--- What you will do ---
The response should be the records below, repeated exactly, with each picture left out.

(Given entries Opens)

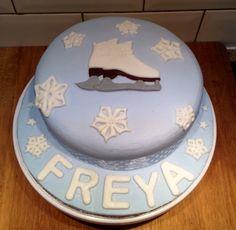 Iceskate and snowflakes. Ice Skating Cake, Homemade Cakes, Snowflakes, Party Ideas, Desserts, Christmas, Food, Tailgate Desserts, Xmas
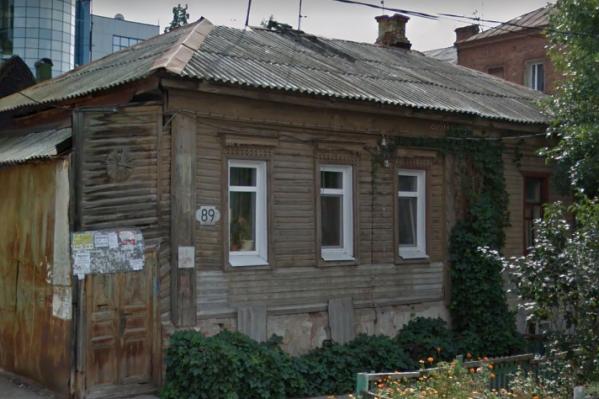 Аварийный дом на улице Садовой, 89, — в списке на демонтаж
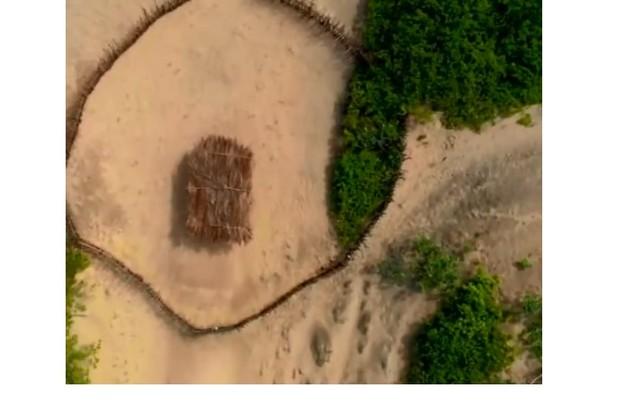 O surfista disse ainda que eles andavam quilômetros desde seus acampamentos até a área de provas (Foto: Reprodução)
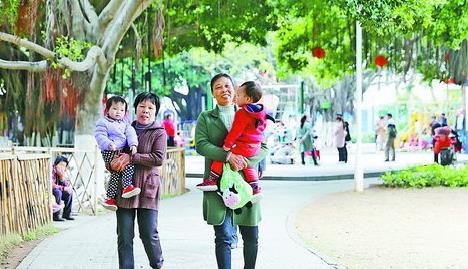 昨日厦门天气晴朗,气温有所回升,图为市民带着孩子在公园休闲散步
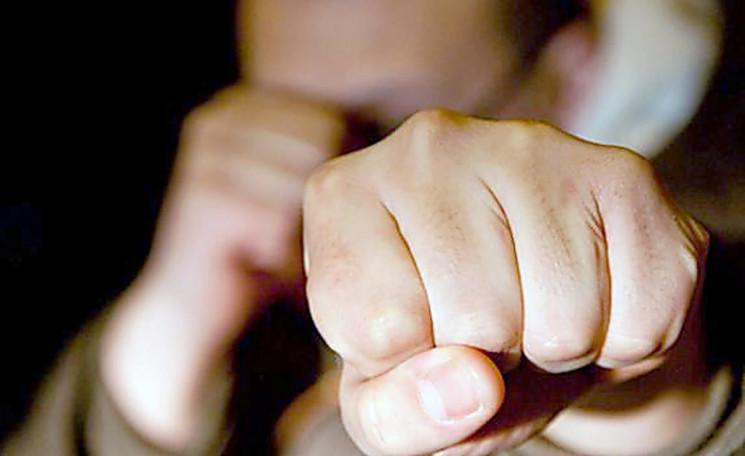 На Николаевщине мужчину избили и изнасил…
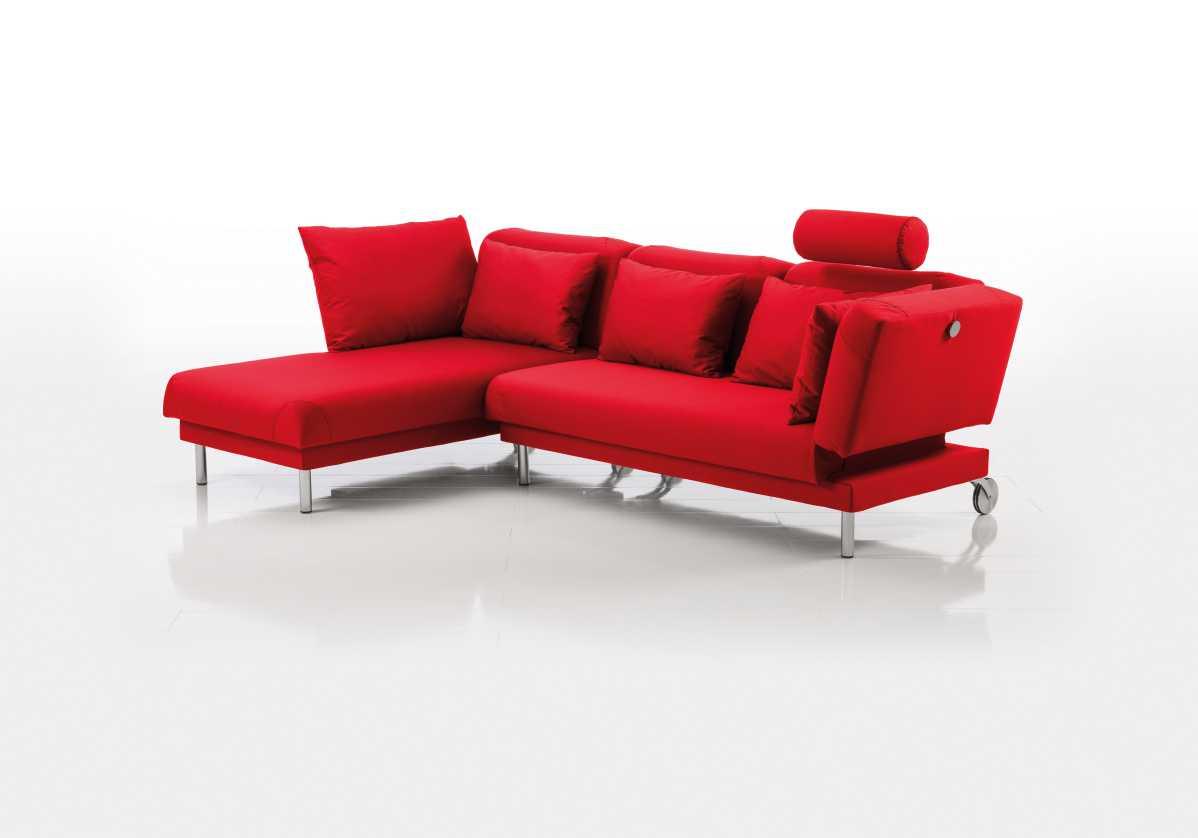 tam Sofa in rot von Bruehl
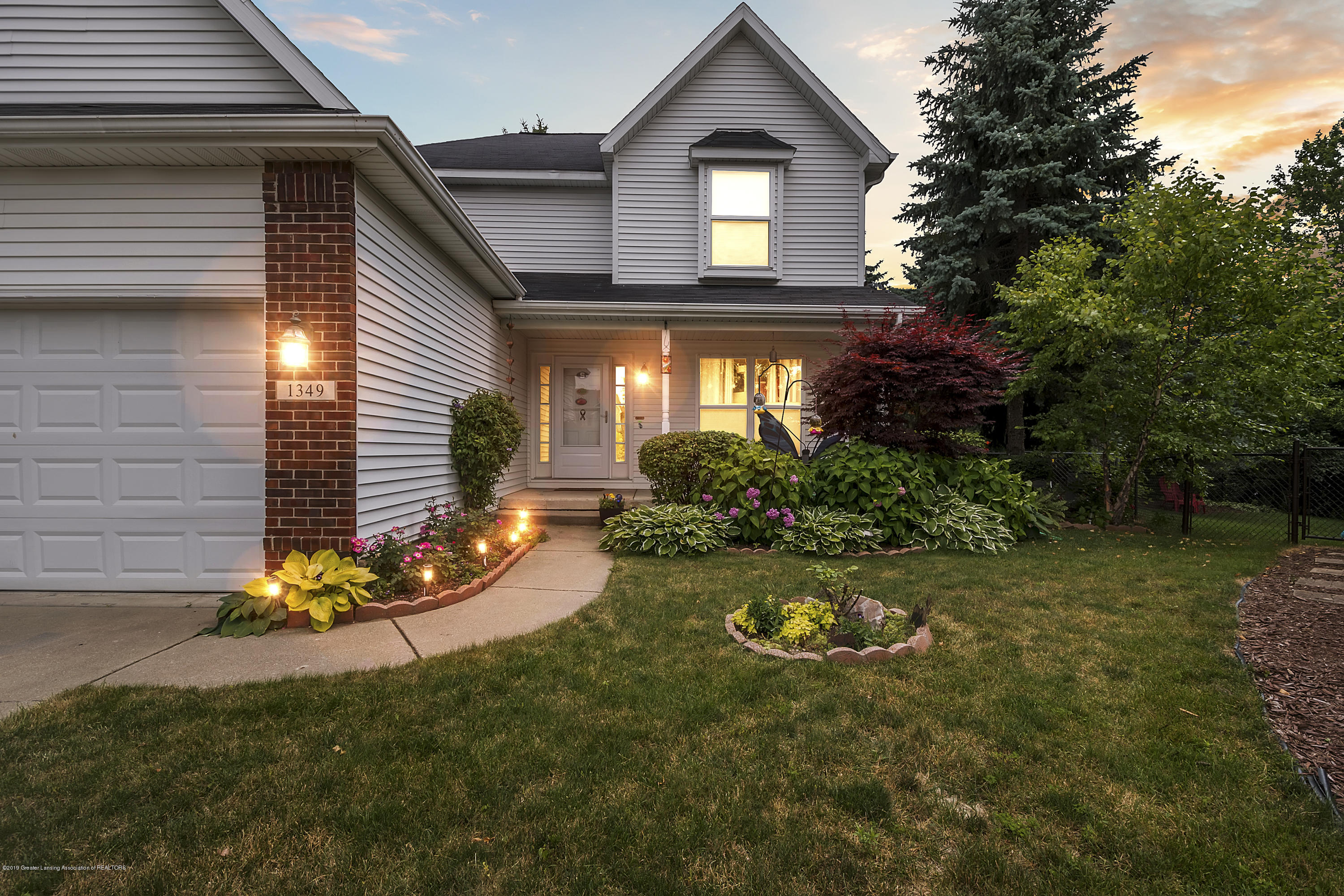 1349 Turtlecreek Cir - 1349-Turtlecreek-Cir-East-Lansing-window - 1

(Given entries Closes)

--- Problem solution ---
 Iceskate and snowflakes. Ice Skating Cake, Homemade Cakes, Snowflakes, Party Ideas, Desserts, Christmas, Food, Tailgate Desserts, Xmas
 Аварийный дом на улице Садовой, 89, — в списке на демонтаж
 O surfista disse ainda que eles andavam quilômetros desde seus acampamentos até a área de provas (Foto: Reprodução)
 昨日厦门天气晴朗,气温有所回升,图为市民带着孩子在公园休闲散步
 На Николаевщине мужчину избили и изнасил…
 tam Sofa in rot von Bruehl
 1349 Turtlecreek Cir - 1349-Turtlecreek-Cir-East-Lansing-window - 1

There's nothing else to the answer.